What men or gods are these? What maidens loth?
What mad pursuit? What struggle to escape?
What pipes and timbrels? What wild ecstasy?


II

Heard melodies are sweet, but those unheard
Are sweeter; therefore, ye soft pipes, play on;
Not to the sensual ear, but, more endear'd,
Pipe to the spirit ditties of no tone:
Fair youth, beneath the trees, thou canst not leave
Thy song, nor ever can those trees be bare;
Bold lover, never, never canst thou kiss
Though winning near the goal — yet, do not grieve;
She cannot fade, though thou hast not thy bliss,
For ever wilt thou love, and she be fair!


III

Ah, happy, happy boughs! that cannot shed
Your leaves, nor ever bid the Spring adieu;
And, happy melodist, unwearied,
For ever piping songs for ever new;
More happy love! more happy, happy love!
For ever warm and still to be enjoy’d,
For ever panting, and for ever young;
All breathing human passion far above,
That leaves a heart high-sorrowful and cloy’d,
A burning forehead, and a parching tongue.


IV

Who are these coming to the sacrifice?
To what green altar, O mysterious priest,
Lead’st thou that heifer lowing at the skies,
And all her silken flanks with garlands drest?
What little town by river or sea shore,
Or mountain-built with peaceful citadel,
Is emptied of this folk, this pious morn?
And, little town, thy streets for evermore
Will silent be; and not a soul to tell
Why thou art desolate, can e’er return.


V

O Attic shape!
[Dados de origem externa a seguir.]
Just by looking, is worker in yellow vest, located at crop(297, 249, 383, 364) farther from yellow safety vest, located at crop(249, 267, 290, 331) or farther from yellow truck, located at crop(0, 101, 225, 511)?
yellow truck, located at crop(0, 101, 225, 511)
Fair attitude! with brede
Of marble men and maidens overwrought,
With forest branches and the trodden weed;
Thou, silent form, dost tease us out of thought
As doth eternity: Cold Pastoral!
When old age shall this generation waste,
Thou shalt remain, in midst of other woe
Than ours, a friend to man, to whom thou say’st,
«Beauty is truth, truth beauty,» — that is all
Ye know on earth, and all ye need to know.
(Publicado em 1820)


Eis aí um poema que muitos poetas e especialistas têm vontade de recitar de joelhos. Cortázar certamente não o faria - ciente de que a grande poesia keatsiana é, como a de Rimbaud, um chamado à fruição plena da vida, e não um louvor à metafísica do estético, como quereriam alguns. O que importa à beleza é o aqui e agora da verdade - esteja ela onde estiver, na contemplação da urna grega ou no canto de um simples rouxinol.

***

Apesar de sua extensão assombrosa, Imagen de John Keats está longe de constituir uma tese acadêmica - o que deve ter pesado na decisão do British Council em não aceitá-lo para publicação - talvez pelo fato de ser muito mais um diálogo entre gênios do que um tributo oficial.

***

Uma coincidência atroz: a carta de John Keats a Fanny Browne foi escrita no dia 13 de outubro de 1819. Ou seja, há exatos 189 anos... Será este um dia propício a desesperos amorosos? Ainda por cima, logo após o feriado de Nossa Senhora Aparecida e o dia das crianças! O que Cortázar teria a dizer sobre o assunto, ele mesmo um aficcionado de fenômenos similares?